* BEGIN PROVIDED DATA *
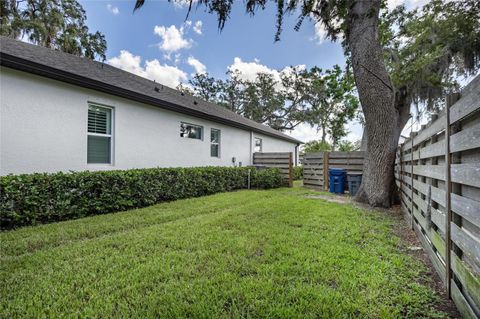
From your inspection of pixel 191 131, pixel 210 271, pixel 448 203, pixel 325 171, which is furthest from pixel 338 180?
pixel 210 271

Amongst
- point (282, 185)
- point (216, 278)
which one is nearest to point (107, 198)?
point (216, 278)

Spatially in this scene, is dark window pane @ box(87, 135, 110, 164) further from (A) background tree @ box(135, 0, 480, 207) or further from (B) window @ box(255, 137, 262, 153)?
(B) window @ box(255, 137, 262, 153)

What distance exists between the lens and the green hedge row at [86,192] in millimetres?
4074

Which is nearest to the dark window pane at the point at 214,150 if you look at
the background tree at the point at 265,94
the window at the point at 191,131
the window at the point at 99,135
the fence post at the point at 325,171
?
the window at the point at 191,131

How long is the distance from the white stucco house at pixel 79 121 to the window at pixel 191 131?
31 mm

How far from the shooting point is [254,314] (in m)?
1.80

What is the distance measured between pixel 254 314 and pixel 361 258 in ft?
5.44

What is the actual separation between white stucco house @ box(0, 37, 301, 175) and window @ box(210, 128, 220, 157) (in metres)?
0.80

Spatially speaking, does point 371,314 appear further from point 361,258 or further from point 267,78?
point 267,78

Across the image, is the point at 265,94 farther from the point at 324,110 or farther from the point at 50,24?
the point at 50,24

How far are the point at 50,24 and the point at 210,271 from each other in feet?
61.6

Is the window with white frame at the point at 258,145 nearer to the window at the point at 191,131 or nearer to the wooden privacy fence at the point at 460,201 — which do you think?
the window at the point at 191,131

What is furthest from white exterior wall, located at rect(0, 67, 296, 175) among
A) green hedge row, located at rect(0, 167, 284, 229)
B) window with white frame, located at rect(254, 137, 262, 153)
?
window with white frame, located at rect(254, 137, 262, 153)

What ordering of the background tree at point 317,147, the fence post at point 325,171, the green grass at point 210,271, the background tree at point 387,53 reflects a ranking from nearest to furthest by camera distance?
the green grass at point 210,271 → the background tree at point 387,53 → the fence post at point 325,171 → the background tree at point 317,147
* END PROVIDED DATA *
* _PROBLEM STATEMENT_
Present every line of the listing above as a Markdown table with the columns Row and Line, numbering the rows and skipping blank lines. Omit the pictures from your answer.

* _OUTPUT OF THE EXERCISE_
| Row | Line |
|---|---|
| 1 | From your inspection of pixel 191 131, pixel 210 271, pixel 448 203, pixel 325 171, which is furthest from pixel 338 180? |
| 2 | pixel 210 271 |
| 3 | Amongst |
| 4 | - point (282, 185) |
| 5 | - point (216, 278) |
| 6 | which one is nearest to point (107, 198)? |
| 7 | point (216, 278) |
| 8 | Spatially in this scene, is dark window pane @ box(87, 135, 110, 164) further from (A) background tree @ box(135, 0, 480, 207) or further from (B) window @ box(255, 137, 262, 153)? |
| 9 | (B) window @ box(255, 137, 262, 153) |
| 10 | What distance exists between the lens and the green hedge row at [86,192] in millimetres? |
| 11 | 4074 |
| 12 | Which is nearest to the dark window pane at the point at 214,150 if you look at |
| 13 | the background tree at the point at 265,94 |
| 14 | the window at the point at 191,131 |
| 15 | the window at the point at 99,135 |
| 16 | the fence post at the point at 325,171 |
| 17 | ? |
| 18 | the window at the point at 191,131 |
| 19 | How long is the distance from the white stucco house at pixel 79 121 to the window at pixel 191 131? |
| 20 | 31 mm |
| 21 | How far from the shooting point is [254,314] (in m)? |
| 22 | 1.80 |
| 23 | What is the distance measured between pixel 254 314 and pixel 361 258 in ft? |
| 24 | 5.44 |
| 25 | What is the actual separation between white stucco house @ box(0, 37, 301, 175) and window @ box(210, 128, 220, 157) (in metres)? |
| 26 | 0.80 |
| 27 | Spatially speaking, does point 371,314 appear further from point 361,258 or further from point 267,78? |
| 28 | point 267,78 |
| 29 | Across the image, is the point at 265,94 farther from the point at 324,110 or farther from the point at 50,24? |
| 30 | the point at 50,24 |
| 31 | How far are the point at 50,24 and the point at 210,271 from each other in feet? |
| 32 | 61.6 |
| 33 | Is the window with white frame at the point at 258,145 nearer to the window at the point at 191,131 or nearer to the wooden privacy fence at the point at 460,201 — which do you think? |
| 34 | the window at the point at 191,131 |
| 35 | What is furthest from white exterior wall, located at rect(0, 67, 296, 175) among |
| 36 | A) green hedge row, located at rect(0, 167, 284, 229) |
| 37 | B) window with white frame, located at rect(254, 137, 262, 153) |
| 38 | ? |
| 39 | window with white frame, located at rect(254, 137, 262, 153) |
| 40 | What ordering of the background tree at point 317,147, the fence post at point 325,171, the green grass at point 210,271, the background tree at point 387,53 reflects a ranking from nearest to furthest by camera distance? |
| 41 | the green grass at point 210,271 → the background tree at point 387,53 → the fence post at point 325,171 → the background tree at point 317,147 |